Document 1 : comparaison anatomique de différents groupes humains ayant coexisté au cours des 200 000 dernières années.
Crâne d'Homo sapiens (à gauche) et d'Homo neanderthalensis (à droite)
Document 2 : répartition des populations humaines il y a 200 000 ans.
Il y a environ 200 000 ans, l’Homme moderne est apparu en Afrique puis une partie de sa population a migré à travers l’Afrique, vers l’Europe et l’Asie.
Document 3 : l’analyse de l’ADN nucléaire.
Cet arbre est construit en comparant les génomes nucléotide par nucléotide (position par position sur l’ensemble de l’ADN nucléaire).
Plus deux branches sont proches, plus les génomes sont similaires.
La longueur des branches est proportionnelle au nombre de différences génétiques observées.
Entre génomes complets, on observe environ :
Homo sapiens ↔ Néandertal : 99,7 % de similarité.
Homo sapiens ↔ Denisova : 99,7 % de similarité.
Néandertal ↔ Denisova : 99,8 % de similarité.
Comparaison entre humains actuels
Même entre deux humains appartenant aux populations actuelles les plus éloignées génétiquement, la similarité est très élevée : ≈ 99,9 % de similarité génétique.
Document 4 : le partage de séquences entre les différents types d’humains.
Les analyses génétiques montrent que certains humains actuels possèdent des segments d’ADN hérités de métissages anciens avec d’autres groupes humains.
⚠️ Important : ces pourcentages correspondent à l’origine de certains segments du génome, et non au pourcentage de différences génétiques totales.
Ces segments d’ADN ont été transmis lors de reproductions entre individus de groupes différents ayant donné une descendance fertile.
Document 5 : la notion d’espèce.
Il existe plusieurs façons de définir une espèce.
Définition biologique : Une espèce est un ensemble d’individus capables de se reproduire entre eux et de donner une descendance fertile.

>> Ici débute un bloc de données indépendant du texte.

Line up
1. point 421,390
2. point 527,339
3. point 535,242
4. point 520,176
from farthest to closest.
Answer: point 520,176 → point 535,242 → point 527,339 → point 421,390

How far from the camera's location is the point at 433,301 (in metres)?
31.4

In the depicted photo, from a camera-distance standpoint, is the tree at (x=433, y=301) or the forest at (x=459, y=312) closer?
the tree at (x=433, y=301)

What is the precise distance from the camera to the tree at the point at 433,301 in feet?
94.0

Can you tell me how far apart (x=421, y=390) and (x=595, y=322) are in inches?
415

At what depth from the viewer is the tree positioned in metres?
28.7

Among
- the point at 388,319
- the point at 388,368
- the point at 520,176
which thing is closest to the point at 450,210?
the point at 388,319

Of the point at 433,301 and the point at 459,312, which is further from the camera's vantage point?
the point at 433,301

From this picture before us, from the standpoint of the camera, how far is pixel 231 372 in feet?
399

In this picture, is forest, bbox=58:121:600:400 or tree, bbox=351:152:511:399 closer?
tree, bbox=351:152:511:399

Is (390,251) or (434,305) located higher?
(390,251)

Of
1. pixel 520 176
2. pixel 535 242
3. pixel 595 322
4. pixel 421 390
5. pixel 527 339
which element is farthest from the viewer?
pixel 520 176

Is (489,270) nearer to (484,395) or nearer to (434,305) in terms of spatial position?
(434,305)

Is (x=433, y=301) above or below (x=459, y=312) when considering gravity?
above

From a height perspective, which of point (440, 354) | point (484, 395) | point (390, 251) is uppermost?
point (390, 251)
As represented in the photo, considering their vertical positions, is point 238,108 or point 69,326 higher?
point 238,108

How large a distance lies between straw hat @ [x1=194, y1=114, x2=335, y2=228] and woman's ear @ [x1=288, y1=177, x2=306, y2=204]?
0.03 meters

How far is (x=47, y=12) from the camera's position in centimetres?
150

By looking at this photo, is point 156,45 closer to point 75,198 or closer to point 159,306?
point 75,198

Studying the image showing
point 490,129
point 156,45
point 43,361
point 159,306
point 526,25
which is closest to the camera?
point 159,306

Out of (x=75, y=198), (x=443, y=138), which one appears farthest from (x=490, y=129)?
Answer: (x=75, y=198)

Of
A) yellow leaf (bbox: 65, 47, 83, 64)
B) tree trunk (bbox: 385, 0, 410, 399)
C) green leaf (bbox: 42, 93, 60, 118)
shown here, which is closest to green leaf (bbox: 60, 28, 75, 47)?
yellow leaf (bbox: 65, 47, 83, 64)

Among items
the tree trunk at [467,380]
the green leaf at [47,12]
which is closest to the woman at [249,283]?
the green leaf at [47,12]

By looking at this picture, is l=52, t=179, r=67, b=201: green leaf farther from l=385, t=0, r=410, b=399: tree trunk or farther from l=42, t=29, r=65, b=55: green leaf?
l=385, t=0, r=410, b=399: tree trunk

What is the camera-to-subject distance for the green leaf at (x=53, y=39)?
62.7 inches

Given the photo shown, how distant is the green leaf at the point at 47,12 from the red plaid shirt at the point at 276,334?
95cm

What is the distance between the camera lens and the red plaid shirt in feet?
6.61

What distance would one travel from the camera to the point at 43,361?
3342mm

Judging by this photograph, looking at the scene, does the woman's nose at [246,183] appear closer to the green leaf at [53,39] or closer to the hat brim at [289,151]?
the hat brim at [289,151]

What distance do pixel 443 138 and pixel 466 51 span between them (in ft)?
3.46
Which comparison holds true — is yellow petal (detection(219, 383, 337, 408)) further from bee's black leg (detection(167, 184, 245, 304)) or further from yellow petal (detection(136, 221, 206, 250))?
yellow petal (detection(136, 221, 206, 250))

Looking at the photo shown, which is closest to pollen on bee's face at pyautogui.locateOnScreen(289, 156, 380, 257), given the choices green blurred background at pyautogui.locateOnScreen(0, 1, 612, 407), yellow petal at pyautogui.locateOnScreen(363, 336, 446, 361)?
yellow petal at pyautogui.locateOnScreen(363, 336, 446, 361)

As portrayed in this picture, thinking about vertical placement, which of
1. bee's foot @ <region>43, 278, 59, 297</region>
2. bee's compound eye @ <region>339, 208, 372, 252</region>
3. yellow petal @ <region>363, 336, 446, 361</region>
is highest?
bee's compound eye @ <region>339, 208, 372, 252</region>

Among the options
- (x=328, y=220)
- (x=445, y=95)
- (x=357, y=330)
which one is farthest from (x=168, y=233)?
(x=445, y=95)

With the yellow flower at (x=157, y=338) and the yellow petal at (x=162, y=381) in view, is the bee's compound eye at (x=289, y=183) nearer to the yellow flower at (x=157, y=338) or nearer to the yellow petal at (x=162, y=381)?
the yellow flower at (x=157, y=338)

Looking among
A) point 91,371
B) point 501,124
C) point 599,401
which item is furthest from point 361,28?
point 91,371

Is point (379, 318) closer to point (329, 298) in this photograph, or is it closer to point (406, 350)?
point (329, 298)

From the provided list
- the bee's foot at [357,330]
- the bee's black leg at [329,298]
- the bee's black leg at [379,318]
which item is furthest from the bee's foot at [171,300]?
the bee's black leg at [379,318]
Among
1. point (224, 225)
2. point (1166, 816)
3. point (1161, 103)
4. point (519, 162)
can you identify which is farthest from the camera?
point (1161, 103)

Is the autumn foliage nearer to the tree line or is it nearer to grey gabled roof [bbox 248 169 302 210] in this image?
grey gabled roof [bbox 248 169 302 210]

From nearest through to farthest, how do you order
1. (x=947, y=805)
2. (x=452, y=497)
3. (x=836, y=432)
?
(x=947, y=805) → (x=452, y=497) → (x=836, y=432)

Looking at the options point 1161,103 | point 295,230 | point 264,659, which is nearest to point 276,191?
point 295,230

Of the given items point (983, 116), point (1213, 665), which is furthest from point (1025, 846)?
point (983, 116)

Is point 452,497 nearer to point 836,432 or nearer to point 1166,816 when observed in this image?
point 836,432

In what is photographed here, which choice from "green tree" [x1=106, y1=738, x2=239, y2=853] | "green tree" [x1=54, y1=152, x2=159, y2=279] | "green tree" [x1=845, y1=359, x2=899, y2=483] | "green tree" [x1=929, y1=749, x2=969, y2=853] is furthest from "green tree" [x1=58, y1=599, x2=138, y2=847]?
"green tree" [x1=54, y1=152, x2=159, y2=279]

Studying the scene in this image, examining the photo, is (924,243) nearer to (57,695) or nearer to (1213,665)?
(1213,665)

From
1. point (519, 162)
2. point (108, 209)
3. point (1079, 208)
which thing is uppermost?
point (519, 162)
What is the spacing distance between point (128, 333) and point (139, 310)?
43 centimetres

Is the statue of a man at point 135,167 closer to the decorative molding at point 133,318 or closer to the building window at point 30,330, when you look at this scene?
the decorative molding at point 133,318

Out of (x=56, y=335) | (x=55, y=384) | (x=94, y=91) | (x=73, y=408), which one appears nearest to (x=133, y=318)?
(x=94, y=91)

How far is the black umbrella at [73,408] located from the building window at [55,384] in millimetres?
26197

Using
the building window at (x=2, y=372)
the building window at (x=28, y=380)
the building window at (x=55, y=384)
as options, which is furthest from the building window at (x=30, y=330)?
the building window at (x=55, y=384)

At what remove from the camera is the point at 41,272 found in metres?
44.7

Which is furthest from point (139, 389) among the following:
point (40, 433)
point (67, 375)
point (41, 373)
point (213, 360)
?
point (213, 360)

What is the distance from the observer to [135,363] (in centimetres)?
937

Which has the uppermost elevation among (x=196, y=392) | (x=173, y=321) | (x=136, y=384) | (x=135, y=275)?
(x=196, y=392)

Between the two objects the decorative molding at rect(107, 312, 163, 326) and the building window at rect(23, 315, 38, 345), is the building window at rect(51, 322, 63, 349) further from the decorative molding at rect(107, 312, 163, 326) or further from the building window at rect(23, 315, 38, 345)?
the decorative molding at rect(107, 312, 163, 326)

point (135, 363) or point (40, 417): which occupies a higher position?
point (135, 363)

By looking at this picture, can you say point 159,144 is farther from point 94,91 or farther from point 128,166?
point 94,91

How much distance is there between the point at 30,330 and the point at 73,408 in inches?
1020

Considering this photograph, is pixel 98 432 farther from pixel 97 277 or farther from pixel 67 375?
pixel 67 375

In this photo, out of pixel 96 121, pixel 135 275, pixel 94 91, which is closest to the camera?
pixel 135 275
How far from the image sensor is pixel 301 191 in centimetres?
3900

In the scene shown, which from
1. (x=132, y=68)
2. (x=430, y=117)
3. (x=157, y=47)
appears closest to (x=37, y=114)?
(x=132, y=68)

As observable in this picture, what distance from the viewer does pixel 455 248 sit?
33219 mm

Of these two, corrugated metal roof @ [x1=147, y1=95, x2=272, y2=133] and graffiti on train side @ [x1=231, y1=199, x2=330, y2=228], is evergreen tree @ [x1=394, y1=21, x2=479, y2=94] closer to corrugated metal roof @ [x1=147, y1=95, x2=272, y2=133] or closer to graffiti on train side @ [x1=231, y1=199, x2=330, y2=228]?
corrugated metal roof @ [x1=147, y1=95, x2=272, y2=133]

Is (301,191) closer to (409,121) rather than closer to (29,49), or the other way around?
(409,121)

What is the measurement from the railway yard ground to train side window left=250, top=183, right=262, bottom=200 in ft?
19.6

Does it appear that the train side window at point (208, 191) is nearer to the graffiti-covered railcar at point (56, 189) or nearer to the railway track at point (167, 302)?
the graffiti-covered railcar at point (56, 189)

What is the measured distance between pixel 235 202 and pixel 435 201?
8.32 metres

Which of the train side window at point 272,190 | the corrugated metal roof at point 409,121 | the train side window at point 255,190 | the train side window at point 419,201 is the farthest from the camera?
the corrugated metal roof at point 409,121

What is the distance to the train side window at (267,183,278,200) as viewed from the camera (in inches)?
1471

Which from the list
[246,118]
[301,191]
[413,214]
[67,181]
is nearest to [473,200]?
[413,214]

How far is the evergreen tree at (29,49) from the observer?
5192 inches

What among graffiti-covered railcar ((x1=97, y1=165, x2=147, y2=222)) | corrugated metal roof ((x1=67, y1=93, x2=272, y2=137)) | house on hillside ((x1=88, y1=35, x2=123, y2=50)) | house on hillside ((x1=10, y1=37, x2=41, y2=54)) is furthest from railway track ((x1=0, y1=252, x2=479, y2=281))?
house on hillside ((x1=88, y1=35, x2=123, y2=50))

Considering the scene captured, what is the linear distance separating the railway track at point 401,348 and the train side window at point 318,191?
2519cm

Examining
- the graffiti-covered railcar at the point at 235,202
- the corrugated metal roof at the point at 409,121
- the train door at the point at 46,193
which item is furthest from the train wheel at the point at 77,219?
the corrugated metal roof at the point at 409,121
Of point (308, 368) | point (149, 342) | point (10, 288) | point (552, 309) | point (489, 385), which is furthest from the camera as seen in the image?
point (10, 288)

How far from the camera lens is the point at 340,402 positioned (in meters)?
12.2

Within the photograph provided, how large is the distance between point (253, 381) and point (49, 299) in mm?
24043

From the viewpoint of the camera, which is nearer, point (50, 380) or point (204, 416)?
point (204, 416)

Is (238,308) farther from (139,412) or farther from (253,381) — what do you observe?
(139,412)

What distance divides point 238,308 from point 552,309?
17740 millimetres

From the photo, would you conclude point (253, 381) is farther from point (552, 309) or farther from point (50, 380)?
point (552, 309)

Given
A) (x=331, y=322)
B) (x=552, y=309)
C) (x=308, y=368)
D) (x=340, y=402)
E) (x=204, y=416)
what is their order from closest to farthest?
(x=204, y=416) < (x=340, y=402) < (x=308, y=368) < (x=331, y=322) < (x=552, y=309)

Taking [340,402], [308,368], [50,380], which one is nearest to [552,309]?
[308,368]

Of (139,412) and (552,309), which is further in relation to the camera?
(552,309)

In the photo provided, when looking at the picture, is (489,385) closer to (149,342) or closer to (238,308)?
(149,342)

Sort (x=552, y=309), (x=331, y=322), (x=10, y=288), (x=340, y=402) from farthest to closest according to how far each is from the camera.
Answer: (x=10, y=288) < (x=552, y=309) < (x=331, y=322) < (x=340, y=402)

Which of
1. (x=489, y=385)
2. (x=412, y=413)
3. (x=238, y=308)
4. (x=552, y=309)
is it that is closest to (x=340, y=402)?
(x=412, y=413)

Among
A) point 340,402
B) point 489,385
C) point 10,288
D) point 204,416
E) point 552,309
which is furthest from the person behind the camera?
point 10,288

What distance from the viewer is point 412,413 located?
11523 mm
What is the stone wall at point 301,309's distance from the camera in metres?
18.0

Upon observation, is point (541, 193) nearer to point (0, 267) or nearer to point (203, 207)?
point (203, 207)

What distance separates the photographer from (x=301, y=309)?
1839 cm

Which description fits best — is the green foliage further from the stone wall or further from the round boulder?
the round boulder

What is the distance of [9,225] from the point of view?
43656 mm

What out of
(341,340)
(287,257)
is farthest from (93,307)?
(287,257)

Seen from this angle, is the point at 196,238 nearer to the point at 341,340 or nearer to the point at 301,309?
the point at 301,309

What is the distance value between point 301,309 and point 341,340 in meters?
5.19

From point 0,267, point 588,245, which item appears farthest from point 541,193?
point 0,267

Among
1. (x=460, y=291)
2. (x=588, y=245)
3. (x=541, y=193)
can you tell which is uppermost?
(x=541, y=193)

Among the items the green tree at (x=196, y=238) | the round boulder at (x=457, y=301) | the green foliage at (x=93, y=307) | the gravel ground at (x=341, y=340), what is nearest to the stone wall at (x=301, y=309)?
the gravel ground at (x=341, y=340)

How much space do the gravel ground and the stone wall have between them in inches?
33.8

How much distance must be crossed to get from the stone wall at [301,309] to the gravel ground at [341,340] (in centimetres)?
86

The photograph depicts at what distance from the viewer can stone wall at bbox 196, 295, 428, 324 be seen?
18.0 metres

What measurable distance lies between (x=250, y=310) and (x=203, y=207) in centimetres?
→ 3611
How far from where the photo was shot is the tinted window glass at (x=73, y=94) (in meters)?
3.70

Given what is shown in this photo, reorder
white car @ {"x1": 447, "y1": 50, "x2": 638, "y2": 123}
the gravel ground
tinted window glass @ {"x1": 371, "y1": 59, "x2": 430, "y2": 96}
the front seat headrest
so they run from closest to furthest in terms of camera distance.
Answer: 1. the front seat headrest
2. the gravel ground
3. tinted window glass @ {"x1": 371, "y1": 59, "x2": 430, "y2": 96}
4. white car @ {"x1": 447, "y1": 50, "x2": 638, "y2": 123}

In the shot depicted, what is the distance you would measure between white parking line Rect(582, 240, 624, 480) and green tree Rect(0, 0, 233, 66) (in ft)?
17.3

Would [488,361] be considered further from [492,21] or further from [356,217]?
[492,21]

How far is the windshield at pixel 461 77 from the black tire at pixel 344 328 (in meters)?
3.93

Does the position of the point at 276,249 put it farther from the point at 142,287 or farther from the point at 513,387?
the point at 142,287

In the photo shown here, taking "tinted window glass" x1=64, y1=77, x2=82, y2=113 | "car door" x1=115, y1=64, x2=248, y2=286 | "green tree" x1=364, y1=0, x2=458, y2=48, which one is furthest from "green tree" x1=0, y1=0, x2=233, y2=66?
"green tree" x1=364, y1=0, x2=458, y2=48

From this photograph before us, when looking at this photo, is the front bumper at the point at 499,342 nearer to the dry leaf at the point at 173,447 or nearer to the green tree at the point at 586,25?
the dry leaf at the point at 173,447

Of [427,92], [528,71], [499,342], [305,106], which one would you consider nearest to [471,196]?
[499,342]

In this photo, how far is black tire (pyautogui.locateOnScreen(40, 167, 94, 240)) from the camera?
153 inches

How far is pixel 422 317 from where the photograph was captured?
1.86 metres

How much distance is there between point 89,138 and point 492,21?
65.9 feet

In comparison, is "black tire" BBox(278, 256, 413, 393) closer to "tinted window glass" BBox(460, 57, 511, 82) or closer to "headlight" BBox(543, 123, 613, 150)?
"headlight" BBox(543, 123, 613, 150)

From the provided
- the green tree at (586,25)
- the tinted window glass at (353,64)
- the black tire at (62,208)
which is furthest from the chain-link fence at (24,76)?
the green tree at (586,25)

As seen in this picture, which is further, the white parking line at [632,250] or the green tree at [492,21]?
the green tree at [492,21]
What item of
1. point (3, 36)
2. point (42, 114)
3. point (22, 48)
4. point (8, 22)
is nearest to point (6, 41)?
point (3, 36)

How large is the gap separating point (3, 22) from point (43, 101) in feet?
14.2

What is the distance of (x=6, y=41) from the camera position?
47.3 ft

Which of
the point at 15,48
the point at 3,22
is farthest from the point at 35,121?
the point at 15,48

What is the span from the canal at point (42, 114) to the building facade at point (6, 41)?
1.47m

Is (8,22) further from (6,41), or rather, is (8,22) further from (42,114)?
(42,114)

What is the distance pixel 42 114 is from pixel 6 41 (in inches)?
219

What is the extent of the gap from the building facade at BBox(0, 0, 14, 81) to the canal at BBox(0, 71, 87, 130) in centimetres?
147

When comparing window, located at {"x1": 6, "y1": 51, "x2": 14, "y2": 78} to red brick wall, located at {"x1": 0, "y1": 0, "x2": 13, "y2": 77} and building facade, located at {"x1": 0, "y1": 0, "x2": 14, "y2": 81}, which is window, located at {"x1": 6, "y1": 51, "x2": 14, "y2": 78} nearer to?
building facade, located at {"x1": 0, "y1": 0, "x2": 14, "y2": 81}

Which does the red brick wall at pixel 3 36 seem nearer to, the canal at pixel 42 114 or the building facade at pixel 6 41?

Définition morphologique et phylogénétique : Une espèce est un groupe d'individus partageant des caractéristiques morphologiques distinctes et une lignée évolutive propre. Elle est séparée des autres groupes par des différences génétiques et anatomiques significatives. D’un point de vue temporel, une espèce est encadrée par un événement de spéciation, qui marque son apparition, et par un événement mettant fin à son existence, soit par une nouvelle spéciation, soit par une extinction.
Chat sauvage européen (Felis silvestris)
Chat sauvage africain (Felis silvestris)
Les deux vivent sur des continents différents (Europe / Afrique) mais appartiennent à la même espèce (Felis silvestris) : ils peuvent se reproduire et avoir une descendance fertile.
Geospiza fortis
Geospiza magnirostris
Ces oiseaux vivent sur des îles différentes, avec peu de contacts. Ils sont considérés comme deux espèces distinctes, malgré une apparence proche.
Chien domestique (Canis lupus)
Loup (Canis lupus)
Malgré des différences morphologiques énormes, ils appartiennent à la même espèce (Canis lupus), car ils peuvent se reproduire entre eux avec descendance fertile.
Coyote (Canis latrans)
Loup (Canis lupus)
Loup gris (Canis lupus) et coyote (Canis latrans) : environ 99,8 % d’ADN commun. Ils peuvent donner des hybrides fertiles (coywolves), mais sont considérés comme espèces différentes à cause de leur écologie et comportement distincts.
Heliconius melpomene
Heliconius erato
Ces deux papillons sont deux espèces différentes, vivant sur les mêmes territoires mais incapables de se reproduire entre elles. Elles ont des motifs d’ailes presque identiques, mais appartiennent à des lignées génétiques distinctes.